**AIM OF THE EXERCISE:** Below is a set of records. Repeat all of them exactly.

**RECORD EXCERPTS:**
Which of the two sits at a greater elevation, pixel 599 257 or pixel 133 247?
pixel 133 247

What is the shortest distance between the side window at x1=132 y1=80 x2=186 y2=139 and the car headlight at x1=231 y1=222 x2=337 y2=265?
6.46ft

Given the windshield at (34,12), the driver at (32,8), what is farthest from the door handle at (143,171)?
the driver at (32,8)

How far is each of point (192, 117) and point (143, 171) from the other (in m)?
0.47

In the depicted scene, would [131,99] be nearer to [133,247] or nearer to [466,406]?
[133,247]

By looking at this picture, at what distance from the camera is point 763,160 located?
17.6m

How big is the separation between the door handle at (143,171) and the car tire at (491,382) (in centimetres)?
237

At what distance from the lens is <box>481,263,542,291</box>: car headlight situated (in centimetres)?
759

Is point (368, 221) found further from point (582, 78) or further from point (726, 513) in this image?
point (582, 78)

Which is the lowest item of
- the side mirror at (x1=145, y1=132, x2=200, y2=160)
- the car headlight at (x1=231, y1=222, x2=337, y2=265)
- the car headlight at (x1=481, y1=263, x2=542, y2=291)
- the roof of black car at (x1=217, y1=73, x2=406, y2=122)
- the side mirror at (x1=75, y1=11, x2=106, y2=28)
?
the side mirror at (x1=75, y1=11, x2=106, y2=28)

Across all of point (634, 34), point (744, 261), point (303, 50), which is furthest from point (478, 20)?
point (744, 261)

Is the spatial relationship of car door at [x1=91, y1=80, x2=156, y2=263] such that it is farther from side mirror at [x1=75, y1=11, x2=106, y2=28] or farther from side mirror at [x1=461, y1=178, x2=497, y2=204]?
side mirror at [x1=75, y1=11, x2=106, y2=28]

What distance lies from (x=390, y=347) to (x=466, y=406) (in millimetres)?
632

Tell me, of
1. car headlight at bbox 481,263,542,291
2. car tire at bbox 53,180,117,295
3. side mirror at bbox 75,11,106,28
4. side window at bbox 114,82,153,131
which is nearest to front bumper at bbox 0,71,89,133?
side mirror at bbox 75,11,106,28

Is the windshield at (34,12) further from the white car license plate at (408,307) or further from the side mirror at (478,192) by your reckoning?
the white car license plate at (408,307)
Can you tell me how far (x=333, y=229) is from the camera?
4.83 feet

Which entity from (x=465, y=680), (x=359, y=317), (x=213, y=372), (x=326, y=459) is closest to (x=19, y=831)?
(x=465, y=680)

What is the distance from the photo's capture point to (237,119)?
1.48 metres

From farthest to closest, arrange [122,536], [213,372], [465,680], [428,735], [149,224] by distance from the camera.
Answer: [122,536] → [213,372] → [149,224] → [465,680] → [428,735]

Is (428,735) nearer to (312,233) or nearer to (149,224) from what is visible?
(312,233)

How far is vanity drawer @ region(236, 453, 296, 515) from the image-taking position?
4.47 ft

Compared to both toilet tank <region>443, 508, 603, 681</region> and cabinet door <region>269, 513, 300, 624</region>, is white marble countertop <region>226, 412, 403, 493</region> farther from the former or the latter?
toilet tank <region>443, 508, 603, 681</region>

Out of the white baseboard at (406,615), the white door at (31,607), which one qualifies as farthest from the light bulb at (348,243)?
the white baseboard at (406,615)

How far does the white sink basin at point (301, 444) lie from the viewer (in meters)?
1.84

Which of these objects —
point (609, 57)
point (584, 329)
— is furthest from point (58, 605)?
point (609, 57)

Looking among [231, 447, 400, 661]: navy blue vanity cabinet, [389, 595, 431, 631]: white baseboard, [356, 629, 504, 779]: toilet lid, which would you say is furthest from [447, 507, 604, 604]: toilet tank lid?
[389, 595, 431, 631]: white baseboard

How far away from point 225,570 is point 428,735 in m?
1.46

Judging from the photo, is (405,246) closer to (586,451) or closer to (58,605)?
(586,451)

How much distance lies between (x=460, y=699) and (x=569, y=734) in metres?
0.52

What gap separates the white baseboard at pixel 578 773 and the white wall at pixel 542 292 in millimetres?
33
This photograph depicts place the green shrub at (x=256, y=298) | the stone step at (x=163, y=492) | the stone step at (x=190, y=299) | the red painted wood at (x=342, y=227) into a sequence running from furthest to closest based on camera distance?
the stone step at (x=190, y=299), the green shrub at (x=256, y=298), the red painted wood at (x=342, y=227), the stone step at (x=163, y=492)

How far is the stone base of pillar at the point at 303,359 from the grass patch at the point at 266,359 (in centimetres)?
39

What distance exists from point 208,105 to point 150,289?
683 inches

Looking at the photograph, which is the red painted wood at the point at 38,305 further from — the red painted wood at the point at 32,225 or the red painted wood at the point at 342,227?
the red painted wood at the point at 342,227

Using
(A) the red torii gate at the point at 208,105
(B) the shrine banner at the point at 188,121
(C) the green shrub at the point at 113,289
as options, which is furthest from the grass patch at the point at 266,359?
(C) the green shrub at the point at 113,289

**FINAL RESULT:**
Which of the two sits at a greater elevation, pixel 599 257 or pixel 133 247?
pixel 133 247

What is the shortest distance between the side window at x1=132 y1=80 x2=186 y2=139 and the car headlight at x1=231 y1=222 x2=337 y2=265?
6.46ft

Given the windshield at (34,12), the driver at (32,8), what is farthest from the door handle at (143,171)?
the driver at (32,8)

How far is each of point (192, 117) and point (143, 171) from the other (in m)?
0.47

In the depicted scene, would [131,99] be nearer to [133,247] or nearer to [466,406]?
[133,247]

By looking at this picture, at what distance from the camera is point 763,160 located?
17.6m

How big is the separation between the door handle at (143,171) and the car tire at (491,382) (in centimetres)?
237

At what distance from the lens is <box>481,263,542,291</box>: car headlight situated (in centimetres)?
759

Is point (368, 221) found further from point (582, 78) or further from point (726, 513) in this image?
point (582, 78)

Which is the lowest item of
- the side mirror at (x1=145, y1=132, x2=200, y2=160)
- the car headlight at (x1=231, y1=222, x2=337, y2=265)
- the car headlight at (x1=481, y1=263, x2=542, y2=291)
- the roof of black car at (x1=217, y1=73, x2=406, y2=122)
- the side mirror at (x1=75, y1=11, x2=106, y2=28)
?
the side mirror at (x1=75, y1=11, x2=106, y2=28)

Across all of point (634, 34), point (744, 261), point (303, 50), which is furthest from point (478, 20)?
point (744, 261)

Is the spatial relationship of car door at [x1=91, y1=80, x2=156, y2=263] such that it is farther from side mirror at [x1=75, y1=11, x2=106, y2=28] or farther from side mirror at [x1=461, y1=178, x2=497, y2=204]?
side mirror at [x1=75, y1=11, x2=106, y2=28]

What distance lies from (x=390, y=347) to (x=466, y=406) (in millimetres)?
632

Tell me, of
1. car headlight at bbox 481,263,542,291
2. car tire at bbox 53,180,117,295
3. side mirror at bbox 75,11,106,28
4. side window at bbox 114,82,153,131
which is nearest to front bumper at bbox 0,71,89,133?
side mirror at bbox 75,11,106,28

Is the windshield at (34,12) further from the white car license plate at (408,307) or further from the side mirror at (478,192) by your reckoning?
the white car license plate at (408,307)
Can you tell me how far (x=333, y=229) is from the camera?
4.83 feet

Which entity from (x=465, y=680), (x=359, y=317), (x=213, y=372), (x=326, y=459) is closest to (x=19, y=831)?
(x=465, y=680)

What is the distance from the photo's capture point to (237,119)?
1.48 metres

From farthest to closest, arrange [122,536], [213,372], [465,680], [428,735], [149,224] by distance from the camera.
Answer: [122,536] → [213,372] → [149,224] → [465,680] → [428,735]

Is (428,735) nearer to (312,233) or nearer to (149,224) from what is visible?
(312,233)

How far is vanity drawer @ region(236, 453, 296, 515) from the image-taking position?
4.47 ft

Compared to both toilet tank <region>443, 508, 603, 681</region> and cabinet door <region>269, 513, 300, 624</region>, is white marble countertop <region>226, 412, 403, 493</region> farther from the former or the latter?
toilet tank <region>443, 508, 603, 681</region>

Out of the white baseboard at (406,615), the white door at (31,607), which one qualifies as farthest from the light bulb at (348,243)?
the white baseboard at (406,615)

How far does the white sink basin at point (301, 444) lie from the viewer (in meters)?
1.84

Which of these objects —
point (609, 57)
point (584, 329)
— is furthest from point (58, 605)?
point (609, 57)

Looking among [231, 447, 400, 661]: navy blue vanity cabinet, [389, 595, 431, 631]: white baseboard, [356, 629, 504, 779]: toilet lid, which would you say is furthest from [447, 507, 604, 604]: toilet tank lid?
[389, 595, 431, 631]: white baseboard

How far away from point 225,570 is point 428,735 in m?
1.46

Judging from the photo, is (405,246) closer to (586,451) or closer to (58,605)?
(586,451)

How much distance lies between (x=460, y=699) and (x=569, y=734) in metres?
0.52

What gap separates the white baseboard at pixel 578 773 and the white wall at pixel 542 292 in millimetres?
33
This photograph depicts place the green shrub at (x=256, y=298) | the stone step at (x=163, y=492) | the stone step at (x=190, y=299) | the red painted wood at (x=342, y=227) into a sequence running from furthest to closest based on camera distance?
the stone step at (x=190, y=299), the green shrub at (x=256, y=298), the red painted wood at (x=342, y=227), the stone step at (x=163, y=492)

How far is the stone base of pillar at the point at 303,359 from the grass patch at the point at 266,359 (in centimetres)?
39

What distance exists from point 208,105 to point 150,289?
683 inches

Looking at the photograph, which is the red painted wood at the point at 38,305 further from — the red painted wood at the point at 32,225 or the red painted wood at the point at 342,227?
the red painted wood at the point at 342,227

Using
(A) the red torii gate at the point at 208,105
(B) the shrine banner at the point at 188,121
(C) the green shrub at the point at 113,289
as options, which is furthest from the grass patch at the point at 266,359?
(C) the green shrub at the point at 113,289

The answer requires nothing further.